In part, this was because of who they beat – Coolderry, the club in Offaly that has historically been the polar opposite of Shinrone, always extracting the maximum value out of the talent at their disposal. It was also because of the manner of the victory, where they coughed up an early lead, went four points behind and then scored the last five in a row to snatch the win.

It goes without saying that success for Shinrone means breaking the club’s appalling record in knockout games, and that test is still to come. However unless something very strange happens in their final round clash with Belmont, they’ll go into that knockout game with a very different mindset – and after all, the quality of their hurling has never been an issue.
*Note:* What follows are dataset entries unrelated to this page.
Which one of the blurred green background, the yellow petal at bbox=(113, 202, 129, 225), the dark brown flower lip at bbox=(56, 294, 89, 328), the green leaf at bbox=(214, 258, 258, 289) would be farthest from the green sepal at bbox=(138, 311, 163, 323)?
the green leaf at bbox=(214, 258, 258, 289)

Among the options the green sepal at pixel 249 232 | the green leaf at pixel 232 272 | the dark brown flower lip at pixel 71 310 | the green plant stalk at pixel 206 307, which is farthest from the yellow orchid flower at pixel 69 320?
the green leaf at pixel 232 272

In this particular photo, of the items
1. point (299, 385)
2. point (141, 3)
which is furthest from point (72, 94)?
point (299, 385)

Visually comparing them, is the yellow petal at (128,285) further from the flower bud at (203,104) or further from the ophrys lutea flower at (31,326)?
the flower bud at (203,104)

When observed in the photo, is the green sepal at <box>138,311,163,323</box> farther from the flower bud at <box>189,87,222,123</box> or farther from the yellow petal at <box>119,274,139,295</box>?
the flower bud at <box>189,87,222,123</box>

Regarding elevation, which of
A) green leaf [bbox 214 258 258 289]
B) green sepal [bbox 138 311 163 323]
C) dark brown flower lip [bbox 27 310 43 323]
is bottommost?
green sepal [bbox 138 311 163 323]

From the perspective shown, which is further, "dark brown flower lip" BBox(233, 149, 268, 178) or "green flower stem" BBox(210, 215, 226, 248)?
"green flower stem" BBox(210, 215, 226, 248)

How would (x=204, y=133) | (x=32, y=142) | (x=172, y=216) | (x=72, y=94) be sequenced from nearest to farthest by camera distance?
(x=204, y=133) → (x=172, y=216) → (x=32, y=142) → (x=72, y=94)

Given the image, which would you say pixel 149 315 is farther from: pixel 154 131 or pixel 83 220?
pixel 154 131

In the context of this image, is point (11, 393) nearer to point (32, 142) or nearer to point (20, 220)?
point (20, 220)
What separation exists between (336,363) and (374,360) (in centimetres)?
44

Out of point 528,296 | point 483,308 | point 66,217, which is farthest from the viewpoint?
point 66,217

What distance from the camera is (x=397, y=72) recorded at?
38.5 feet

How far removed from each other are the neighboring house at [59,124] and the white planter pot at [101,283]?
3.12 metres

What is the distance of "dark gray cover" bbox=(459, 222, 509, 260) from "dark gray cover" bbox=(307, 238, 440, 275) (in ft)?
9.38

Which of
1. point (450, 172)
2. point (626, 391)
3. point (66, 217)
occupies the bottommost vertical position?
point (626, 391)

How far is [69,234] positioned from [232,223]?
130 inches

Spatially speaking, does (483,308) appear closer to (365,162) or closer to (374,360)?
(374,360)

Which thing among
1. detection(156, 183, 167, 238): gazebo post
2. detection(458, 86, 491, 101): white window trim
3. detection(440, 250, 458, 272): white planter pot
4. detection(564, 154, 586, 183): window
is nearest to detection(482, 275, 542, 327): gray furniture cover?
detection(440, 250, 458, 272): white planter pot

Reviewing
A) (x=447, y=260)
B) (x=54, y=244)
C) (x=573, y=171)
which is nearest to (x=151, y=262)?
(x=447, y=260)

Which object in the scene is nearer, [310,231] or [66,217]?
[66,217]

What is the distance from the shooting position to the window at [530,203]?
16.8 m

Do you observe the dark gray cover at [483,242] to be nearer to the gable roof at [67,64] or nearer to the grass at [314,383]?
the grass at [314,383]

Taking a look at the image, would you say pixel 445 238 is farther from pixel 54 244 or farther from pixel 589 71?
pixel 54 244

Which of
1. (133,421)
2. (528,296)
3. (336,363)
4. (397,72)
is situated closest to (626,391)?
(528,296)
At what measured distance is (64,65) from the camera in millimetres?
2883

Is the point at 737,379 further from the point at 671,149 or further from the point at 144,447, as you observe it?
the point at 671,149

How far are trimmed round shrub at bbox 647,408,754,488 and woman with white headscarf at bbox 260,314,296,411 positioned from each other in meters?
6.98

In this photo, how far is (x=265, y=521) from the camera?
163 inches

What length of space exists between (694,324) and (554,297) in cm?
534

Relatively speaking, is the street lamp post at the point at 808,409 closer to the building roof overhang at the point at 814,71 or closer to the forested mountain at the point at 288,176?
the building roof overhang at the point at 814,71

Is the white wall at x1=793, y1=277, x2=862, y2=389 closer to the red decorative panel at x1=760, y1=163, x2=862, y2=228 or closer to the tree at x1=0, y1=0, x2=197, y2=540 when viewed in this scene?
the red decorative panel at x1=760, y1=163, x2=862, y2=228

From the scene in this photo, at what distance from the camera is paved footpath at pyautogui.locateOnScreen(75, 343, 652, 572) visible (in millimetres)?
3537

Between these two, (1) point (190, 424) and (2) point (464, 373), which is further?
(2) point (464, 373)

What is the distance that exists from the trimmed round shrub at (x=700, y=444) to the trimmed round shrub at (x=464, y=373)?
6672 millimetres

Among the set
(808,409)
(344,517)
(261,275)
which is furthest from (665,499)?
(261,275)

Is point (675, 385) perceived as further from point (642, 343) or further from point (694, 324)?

The historical aspect doesn’t really apply when it comes to the other game in the group between Belmont and Ballinamere, but Belmont will also feel particularly confident about where they are right now after retrieving a big deficit to take the win. At best, this puts them in line for an automatic semi-final place, which would be a huge boost for a club with so many dual players. At worst, it means they will avoid St Rynagh’s or Kilcormac-Killoughey in a quarter-final, and will instead face either Birr or Kinnitty, which look like much more winnable games on paper.

Even though they currently sit behind Kinnitty in the table, Birr will be fancied in their upcoming showdown after they showed a fair bit of class in their win over Clodiagh Gaels.

Kinnitty will take plenty of encouragement from their draw with St Rynagh’s too, but they won’t be able to depend on filling their boots with goals on a consistent basis. Still, it has already been a hugely positive year for the Slieve Bloom men, and they’d have been delighted with this position if it was offered to them at the start of the year.